There are already plenty of examples of pure play cloud
resellers, oft newly started by employees made redundant and deciding now is
the time to make their own path. They
are growing fast with low cost overheads, no legacy renewals or worry about
cannibalising existing business. Everything is upside to them and they are
showing the example that cloud can be a reseller success and drive profitable
revenue, different agreed, but why discount because of form factor and change.

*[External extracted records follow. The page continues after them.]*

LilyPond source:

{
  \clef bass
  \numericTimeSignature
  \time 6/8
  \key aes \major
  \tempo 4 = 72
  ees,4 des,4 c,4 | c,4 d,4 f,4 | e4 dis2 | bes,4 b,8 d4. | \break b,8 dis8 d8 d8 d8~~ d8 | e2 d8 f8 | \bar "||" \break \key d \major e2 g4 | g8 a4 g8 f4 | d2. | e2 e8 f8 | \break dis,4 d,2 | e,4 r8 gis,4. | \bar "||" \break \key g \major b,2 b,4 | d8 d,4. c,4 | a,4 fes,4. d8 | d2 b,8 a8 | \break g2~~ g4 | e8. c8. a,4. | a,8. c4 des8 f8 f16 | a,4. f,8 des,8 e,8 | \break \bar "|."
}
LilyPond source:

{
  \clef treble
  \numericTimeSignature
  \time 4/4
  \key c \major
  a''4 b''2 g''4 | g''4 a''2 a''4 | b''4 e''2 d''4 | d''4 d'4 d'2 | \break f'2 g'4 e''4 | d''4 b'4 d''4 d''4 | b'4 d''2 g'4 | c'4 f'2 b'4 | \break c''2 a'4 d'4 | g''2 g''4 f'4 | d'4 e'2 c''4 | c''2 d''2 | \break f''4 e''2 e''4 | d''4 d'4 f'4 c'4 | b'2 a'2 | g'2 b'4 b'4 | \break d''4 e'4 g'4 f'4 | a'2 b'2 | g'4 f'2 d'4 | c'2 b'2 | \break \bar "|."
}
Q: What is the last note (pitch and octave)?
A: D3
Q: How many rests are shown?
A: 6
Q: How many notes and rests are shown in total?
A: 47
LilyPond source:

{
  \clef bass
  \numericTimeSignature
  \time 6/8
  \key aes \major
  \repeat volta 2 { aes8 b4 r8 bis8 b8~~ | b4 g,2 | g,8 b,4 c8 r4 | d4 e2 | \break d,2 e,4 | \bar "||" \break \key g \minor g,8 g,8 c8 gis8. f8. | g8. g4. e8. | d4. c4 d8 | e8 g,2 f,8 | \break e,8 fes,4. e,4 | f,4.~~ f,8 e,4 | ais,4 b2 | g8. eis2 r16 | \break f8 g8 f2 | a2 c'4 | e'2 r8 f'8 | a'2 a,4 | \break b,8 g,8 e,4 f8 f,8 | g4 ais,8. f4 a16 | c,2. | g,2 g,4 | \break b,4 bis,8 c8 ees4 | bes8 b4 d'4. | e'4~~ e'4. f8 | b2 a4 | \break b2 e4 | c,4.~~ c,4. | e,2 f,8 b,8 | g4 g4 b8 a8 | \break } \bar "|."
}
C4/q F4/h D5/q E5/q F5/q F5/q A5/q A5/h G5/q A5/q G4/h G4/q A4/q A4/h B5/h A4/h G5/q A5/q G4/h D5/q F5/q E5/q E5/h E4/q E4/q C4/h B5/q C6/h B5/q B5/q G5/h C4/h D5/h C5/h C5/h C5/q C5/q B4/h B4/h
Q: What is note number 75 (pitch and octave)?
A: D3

I still hear it asked often by Cloud Vendors, do we need a
channel at all for cloud solutions and also occasionally this is coming from a
person with Channel firmly in their job title, a worrying trend. A belief that
the world has changed overnight, cloud can only be sold direct, there is no
need for a channel . Yes in retail cloud has enamoured change, and consumers
are changing buying patterns, particularly the young. But still there is a
place for the brick and mortar retailer. The supermarkets are booming, they
have taken on more ranges branching into videos, books, home appliances and
even banking and insurance. Being able
to adapt is key to survival and surely us as an educated species is capable of
doing this when it comes to Cloud.
What we will see for sure is a change of the go to market
landscape. Traditional resellers may find themselves having new competitors in
this arena. It will not necessarily be one of their reseller peers bidding
against them but perhaps a Managed Service Provider (MSP), an Internet Services
Provider (ISP) or a telecoms reseller bidding cloud as part of their monthly
billing solution set.
The Telco and Xsp type go to market channels are expanding
into cloud for many reasons. Key is the fact that they already have the billing
models and customer relationships in place. They already have customers who
they bill monthly for example for a range of services and much like with mobile
phones where the market has expanded from the basic access contract to a
variety of additional services such as TXT messaging, video download allowance,
web browsing, roaming hotspot service etc
the providers are now seeking additional services which they can offer
to their client relationships and billing cycles. Contrary to this the IT market in general has
been delivered on a supply and pay up front model historically. Cloud is
changing the model to one where IT is delivered online in a periodic billing
model and the value the channel brings is evolving. Telco’s as part of this
have a large base of customer relationships to leverage, the infrastructure and
funds to build out cloud services and the billing tools and relationships to
handle what customers will expect. IT channels are going to have to adapt to
this as they find new competition from the Telco and Xsp space. Also we are
likely to see an increase in Communication providers (those provide telephony
and the services and billing around this) and theoretically anyone who has a large
spread of customer billing relationships, perhaps we will even see cloud
services being sold through surprising channels down the line such as the
supermarkets (perhaps selling cloud units, storage or credits much like mobile
phone credits today). After all, go back
20 years and no one would have believed that you would be banking and insuring
through this route to market.
Cloud is here to stay, under whatever name you wish to call
it (SaaS, Public, etc) and customers will increasingly become comfortable with
its form factor and delivery and as this happens if you as a channel have not
given them enough value to buy it though you, likelihood is they won’t. Leverage your customer relationships now,
talk to your clients about this new arena, educate yourself and work out the
sweet spot for you and execute against it.